Abstract

This study presents the analytical modelling, design, and hydraulic validation of a submersible threshold hydraulic micro-dam for rural hydroelectric production on non-diverted low-head rivers. Installed directly in the river, this micro-dam offers a technically and economically viable solution to meet the growing electricity demand in rural sub-Saharan communities, particularly in the Republic of Congo, while promoting renewable technologies and sustainable development. This work's contribution is the development and validation of a simplified analytical model derived from the 1D Saint-Venant equations, systematically compared with two-dimensional numerical simulations in COMSOL Multiphysics, applied to a case study of the Douni River in the Republic of Congo. The analytical model enables the estimation of flow speed distributions, pressures, and hydraulic power along the micro-dam channels.  Results indicate average flow speeds of 4.46-9.82 m/s per channel, far exceeding the measured river velocity of 0.297 m/s.

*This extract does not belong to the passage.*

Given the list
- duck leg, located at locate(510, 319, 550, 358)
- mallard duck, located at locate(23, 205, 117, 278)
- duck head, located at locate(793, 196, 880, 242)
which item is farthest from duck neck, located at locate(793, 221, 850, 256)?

Hydraulic power outputs of 7.13 kW to 28.96 kW per channel (14.26-57.92 kW for a two-channel system) for water depths ranging from 0.22 m to 0.10 m under supercritical flow conditions. The average relative deviation between the analytical and the numerical simulation results remains below 5%, confirming the validity of the proposed simplified method for preliminary design. These values correspond to a maximum slope of 21.8° (40% per channel) and a minimum drop of 1 m. The submersible threshold hydraulic micro-dam demonstrates potential as an integrated hydraulic-hydroelectric solution for small rivers in rural villages, where conventional flow diversion is limited by the absence of natural slopes and high banks. This study is limited to two-dimensional simulations and uniform steady-state flow assumptions and provides a reliable basis for designing low-cost, sustainable micro-hydroelectric systems for electrification in remote areas.